Mykola Stsiborskyi (), also may be spelled Stsiborsky, Stsyborsky, Ściborski, or Sciborski (28 March, 1898 – August 30, 1941) was a Ukrainian nationalist politician who served on the Provid, or central leadership council of the Organization of Ukrainian Nationalists (OUN), and who was its chief theorist.  He sided with Andriy Melnyk when the OUN split into two hostile factions, and was likely murdered by followers of Melnyk's rival Stepan Bandera.

Biography 

Mykola Stsiborskyi was born in Zhytomyr, Volhynian Governorate, Ukraine (then part of the Russian empire) to the family of a tsarist army officer.  He grew up in Kyiv.  During World War I, Stsiborskyi served in the Russian army as a captain.  He was wounded twice and was awarded the Order of Saint Anna 3rd and 4th degrees, St. Stanislav of 3 degrees and Cross of St. George, 4th degree.   After World War I, during the Russian Civil War, Stsiborskyi served as a captain in the cavalry of the army of the Ukrainian People's Republic which had fought to establish an independent Ukrainian state against the Soviet forces.   Following the war he emigrated to Prague where he studied economics and engineering, joining the Ukrainian Military Organization and later the Organization of Ukrainian Nationalists.  A gifted writer, he became quite influential within the OUN as its principal theorist. Stsiborskyi was one of eight members of the OUN's Provid, or leadership council, that in the 1930s had been based in Rome.
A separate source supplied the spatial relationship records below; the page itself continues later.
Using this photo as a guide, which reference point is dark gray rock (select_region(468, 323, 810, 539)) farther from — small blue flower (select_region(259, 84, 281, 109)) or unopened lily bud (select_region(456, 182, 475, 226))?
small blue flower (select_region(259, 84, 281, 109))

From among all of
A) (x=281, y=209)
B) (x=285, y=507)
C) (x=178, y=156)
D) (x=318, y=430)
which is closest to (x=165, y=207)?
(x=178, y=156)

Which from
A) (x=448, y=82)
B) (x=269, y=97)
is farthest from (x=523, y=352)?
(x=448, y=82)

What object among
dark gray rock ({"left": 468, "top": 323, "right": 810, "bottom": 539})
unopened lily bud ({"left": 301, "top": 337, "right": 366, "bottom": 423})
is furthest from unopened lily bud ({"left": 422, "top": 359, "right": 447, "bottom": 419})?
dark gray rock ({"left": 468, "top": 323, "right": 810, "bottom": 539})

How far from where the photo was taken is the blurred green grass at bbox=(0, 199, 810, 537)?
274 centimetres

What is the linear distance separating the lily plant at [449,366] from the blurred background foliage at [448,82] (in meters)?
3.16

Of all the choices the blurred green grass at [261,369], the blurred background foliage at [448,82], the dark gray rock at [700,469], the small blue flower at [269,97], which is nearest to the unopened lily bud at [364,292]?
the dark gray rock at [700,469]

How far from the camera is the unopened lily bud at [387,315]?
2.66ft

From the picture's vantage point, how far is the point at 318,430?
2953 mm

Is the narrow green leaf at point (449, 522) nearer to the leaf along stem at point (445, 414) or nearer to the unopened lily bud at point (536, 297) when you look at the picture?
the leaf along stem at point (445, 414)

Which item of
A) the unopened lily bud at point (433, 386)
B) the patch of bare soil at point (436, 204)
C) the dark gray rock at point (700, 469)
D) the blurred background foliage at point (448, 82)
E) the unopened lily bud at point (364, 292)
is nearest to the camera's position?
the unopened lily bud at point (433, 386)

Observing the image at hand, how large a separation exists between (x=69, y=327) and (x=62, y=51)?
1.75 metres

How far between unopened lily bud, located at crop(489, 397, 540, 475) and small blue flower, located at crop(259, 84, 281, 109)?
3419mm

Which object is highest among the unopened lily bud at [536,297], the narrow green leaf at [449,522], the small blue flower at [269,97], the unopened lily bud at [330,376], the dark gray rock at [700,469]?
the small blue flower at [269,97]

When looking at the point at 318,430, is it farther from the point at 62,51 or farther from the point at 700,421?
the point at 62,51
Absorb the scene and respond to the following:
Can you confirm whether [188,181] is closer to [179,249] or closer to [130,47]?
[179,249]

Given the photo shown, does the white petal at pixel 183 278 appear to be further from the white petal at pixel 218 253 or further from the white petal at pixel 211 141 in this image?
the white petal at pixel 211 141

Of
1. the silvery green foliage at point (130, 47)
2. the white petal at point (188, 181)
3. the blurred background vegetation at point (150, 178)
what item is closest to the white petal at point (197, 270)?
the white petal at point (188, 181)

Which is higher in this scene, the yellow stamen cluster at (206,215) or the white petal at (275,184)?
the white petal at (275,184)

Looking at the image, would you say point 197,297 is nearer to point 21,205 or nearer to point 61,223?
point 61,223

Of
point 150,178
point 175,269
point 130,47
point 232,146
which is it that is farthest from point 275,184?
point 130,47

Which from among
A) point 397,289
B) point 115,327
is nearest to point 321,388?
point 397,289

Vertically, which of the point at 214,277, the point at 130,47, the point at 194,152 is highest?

In 1939, while the OUN was preparing for its Second Congress, Stsiborskyi was assisted by Yaroslav Stetsko, a close ally of Stepan Bandera.  Stetsko was relieved of his duties by Stsiborskyi due to allegations that he was unable to properly fulfill his duties.  This act may have contributed to the deterioration between Bandera's followers and the Provid which would lead to the split within the OUN. Prior to the split Bandera's group demanded that Stsiborskyi and two others be removed from the Provid, a demand that was ignored by the OUN leader Andrii Melnyk.

Assassination

After Germany invaded the Soviet Union Stsiborskyi returned to the city of his birth, Zhytomir, which was then under German administration.  In 1941 the Melnyk faction of the OUN of which Stsiborskyi was a significant leader became involved in stimulating a rebirth in Ukrainian culture in Zhytomir, the first major Ukrainian town east of the 1939 Soviet border that had been captured by German forces. Prosvita societies were founded, Ukrainian-language broadcasts were produced, two new secondary schools and a pedagogical institute were founded, and a school administration was established. Many locals were recruited into the OUN-M.  The OUN-M also organized police forces, recruited from Soviet prisoners of war.  Stsiborskyi and Senyk, another member of the OUN-M's Provid, came to Zhytomir in order to direct the OUN-M's efforts to secure eastern Ukraine.  On August 30, however, after having attended a meeting of the regional police, they were both gunned down and killed by Stephan Kozyi, a person from West Ukraine who was himself immediately killed by German and Ukrainian police.  The anti-Melnyk Bandera faction of the OUN was strongly implicated in Stsiborskyi's assassination, although it has denied its involvement.  An earlier article had declared that Bandera promised that Senyk and Stsiborskyi would be the first people whom he would destroy in the Ukrainian lands, the OUN-B had issued a secret directive forbidding OUN-M's leaders from entering eastern Ukraine (Melnyk referred to this document as a "death sentence"), and immediately after the assassination leaflets were distributed in Kyiv by Bandera's followers that justified the act.  The assassination resulted in a bloody crackdown on Bandera's followers by the German authorities. Prominent Ukrainian nationalist writers Olena Teliha and Oleh Olzhych denounced Bandera's faction of the OUN for this assassination.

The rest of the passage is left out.